→ WORK INSTRUCTIONS:
#1 In the Palmerston history excerpt, condense the paragraph beginning "Although best known as a prominent advocate" into two short sentences that keep its main facts.
#2 Carry the Palmerston history excerpt forward from its closing sentence.

→ EXTRACT PROVIDED:
########

Vincent, who became an alderman of Dublin, and represented the Borough of Monaghan in the Restoration Parliament, enjoyed the friendship of many of his neighbours at Irishtown, including Sir John Cole of Newlands and Sir Theophilus Jones of Lucan, and resided there until his death in 1666

In his will Vincent mentions that he held Irishtown under a lease from Sir Maurice Eustace, but when this lease was made does not appear, and it was possibly not executed until after the Restoration. Eustace had, however, been permitted to return to Ireland on Henry Cromwell’s appointment in 1655 as Lord Deputy.

This privilege had been granted to him on the solicitation of Sir Arthur Annesley, afterwards second Viscount Valentia and first Earl of Anglesey, whose brother had married one of Eustace’s nieces.

Although best known as a prominent advocate of the Restoration and as a statesman in the reign of Charles II., Annesley was then a trusted servant of the Commonwealth, and through him Eustace became known to Henry Cromwell, who four years later speaks of him as an eminent lawyer, to whom “he was beholden and owed a kindness.”

That Henry Cromwell’s goodwill went so far as to allow Eustace to derive any benefit from the Palmerston property, which was returned in the Commonwealth surveys as forfeited, seems improbable; but at the same time no one else is mentioned as resident in the chief house, and Eustace seems to have maintained a connection with the place during the Commonwealth period, as we find that his sister Elinor and her husband, Edmund Keatinge, the parents of the well-known Chief Justice Keatinge, were buried in Palmerston churchyard.

(A monument in the ruined church bears the following inscription: - “This monument is erected by John Keating, Esq. Chief Justice of the Court of Common Pleas, second son of Edward Keating of Narraghmore in the County of Kildare by Eleanor Eustace his wife, daughter of John Eustace in the County aforesaid, Esq. in memory of the Lady Grace Shruckburgh the relict of the said Richard Shruckburgh of Shruckburgh in the County of Warwick, Knight; she was one of the daughters of Sir Thomas Holt of Aston juxta Birmingham in said County, Bart.; after some years viduity on the 27 October 1659 she intermarried with the said John, then a student at Lincoln’s Inn, with whom having lived with mutual comfort and satisfaction she departed this life the 12 April 1677, and is here interred in a vault wherein are likewise deposited the ashes of the said Edward and Eleanor who had both been formerly buried in this ground and when it shall please the Almighty to put an end to his the said John’s pilgrimage his desires now are that his bones may be laid by theirs if conveniently it may be.” See also Will of Edmund Keating.).

########

→ DATA PROVIDED:

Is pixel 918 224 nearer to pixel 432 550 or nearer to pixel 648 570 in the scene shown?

########

→ EXERCISE RESULTS:
#1 Annesley, later known as a Restoration advocate and a statesman under Charles II, was at that time a trusted servant of the Commonwealth, and through him Eustace came to Henry Cromwell's notice. Four years later Cromwell called Eustace an eminent lawyer to whom "he was beholden and owed a kindness."

#2
After the Restoration a Sir Maurice Eustace is returned as occupant of the chief house, then rated as containing nine hearths, but this may have been a nephew of the great lawyer, who bore the same name and was also knighted. His uncle, who had been arrested a second time not long before the Restoration, and who appears to have been in London when that event took place, was nominated soon after the return of Charles II. as Lord Chancellor of Ireland.

That office was then one of more than ordinary importance owing to the great questions to be decided in connection with the settlement, and for the first two years until the arrival in 1662 of the Duke of Ormonde as Lord Lieutenant Eustace acted also as the principal Lord Justice.

Such property as he possessed before the usurpation was quickly restored to him, and in addition he acquired by purchase or royal grant fresh possessions. Amongst the former was Harristown, in the County Kildare, which had been his father’s residence, and amongst the latter Chapelizod, where there was then a house far superior to the one at Palmerston.

These with his town house in Dame Street, now commemorated in the modern Eustace Street, are the only houses which Eustace is known to have occupied during the brief period of life that remained to him after his appointment as Chancellor.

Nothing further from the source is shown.